The single-repo acceleration variant — where one new infra repo goes from zero to ten commits per fortnight across two consecutive periods — fires less often but with substantially higher hit rate (around seventy-three per cent in the SSRN panel). It is the better signal for medium-sized organizations where the baseline new-repo creation rate is too high to use the count-based variant cleanly.
When to act
A clean firing of Signal 3 — two new infra repositories or one accelerating one, with no false-positive flags — is an early-stage signal that warrants adding the company to your active-watch list and starting passive monitoring. It is too early, on its own, to start active diligence; the signal precedes the round by enough that the founders may not yet have begun the conversation circuit.

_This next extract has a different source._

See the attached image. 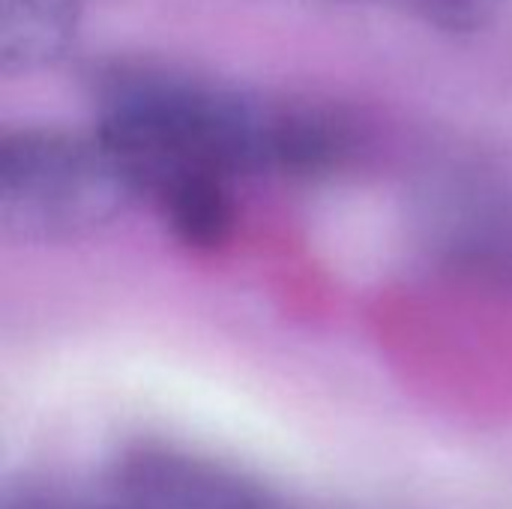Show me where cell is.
Returning <instances> with one entry per match:
<instances>
[{"label": "cell", "mask_w": 512, "mask_h": 509, "mask_svg": "<svg viewBox=\"0 0 512 509\" xmlns=\"http://www.w3.org/2000/svg\"><path fill=\"white\" fill-rule=\"evenodd\" d=\"M141 198L114 150L96 138L12 132L0 144V225L21 240H66L114 222Z\"/></svg>", "instance_id": "cell-2"}, {"label": "cell", "mask_w": 512, "mask_h": 509, "mask_svg": "<svg viewBox=\"0 0 512 509\" xmlns=\"http://www.w3.org/2000/svg\"><path fill=\"white\" fill-rule=\"evenodd\" d=\"M99 138L159 207L228 189L234 174L315 171L345 150V129L315 108L261 102L150 66L117 69L102 81Z\"/></svg>", "instance_id": "cell-1"}, {"label": "cell", "mask_w": 512, "mask_h": 509, "mask_svg": "<svg viewBox=\"0 0 512 509\" xmlns=\"http://www.w3.org/2000/svg\"><path fill=\"white\" fill-rule=\"evenodd\" d=\"M390 3L408 12H417L426 21H435L450 30H465V27L480 24L495 6V0H390Z\"/></svg>", "instance_id": "cell-5"}, {"label": "cell", "mask_w": 512, "mask_h": 509, "mask_svg": "<svg viewBox=\"0 0 512 509\" xmlns=\"http://www.w3.org/2000/svg\"><path fill=\"white\" fill-rule=\"evenodd\" d=\"M27 509H51V507H27Z\"/></svg>", "instance_id": "cell-6"}, {"label": "cell", "mask_w": 512, "mask_h": 509, "mask_svg": "<svg viewBox=\"0 0 512 509\" xmlns=\"http://www.w3.org/2000/svg\"><path fill=\"white\" fill-rule=\"evenodd\" d=\"M81 0H3L0 63L6 72H27L54 63L75 39Z\"/></svg>", "instance_id": "cell-4"}, {"label": "cell", "mask_w": 512, "mask_h": 509, "mask_svg": "<svg viewBox=\"0 0 512 509\" xmlns=\"http://www.w3.org/2000/svg\"><path fill=\"white\" fill-rule=\"evenodd\" d=\"M117 509H264L252 492L201 465L180 459H147L135 465Z\"/></svg>", "instance_id": "cell-3"}]
</instances>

The right play is to combine Signal 3 with Signal 1 and Signal 2. When all three fire concurrently — within a thirty-day window of each other — the combined firing rate is the highest in the seven-signal stack. That is the moment to reach out for a conversation, even if the signals are still ten weeks ahead of the announcement.
Exercises
Exercise 3.1. Pick five startups from your watchlist. List all repositories under each organization. Classify each into product, documentation, template, infrastructure, or other. How many companies have one or more infrastructure repositories? Of those, how many created the infrastructure repositories in the past sixty days?
Exercise 3.2. For one Series A announcement from the past ninety days, walk back the organization's repository creation history. How many infrastructure repositories existed at the announcement date? How many existed sixty days before? Ninety days before? Document the buildout trajectory.
Exercise 3.3. Pick a startup that you suspect is preparing for compliance certification (you can usually tell from the presence of a compliance or audit repository, or from public hiring posts mentioning SOC 2). Look at their infra-repo trajectory. How is it different from a startup ramping for a Series A?
Exercise 3.4. For one of your tracked startups, set up a recurring weekly check on their organization's repository creation feed. After eight weeks, what is the baseline new-repo rate? What would you consider an above-baseline week?
The fourth exercise establishes the per-organization baseline that you will need to interpret the signal correctly. Without a baseline you will overweight every new repo.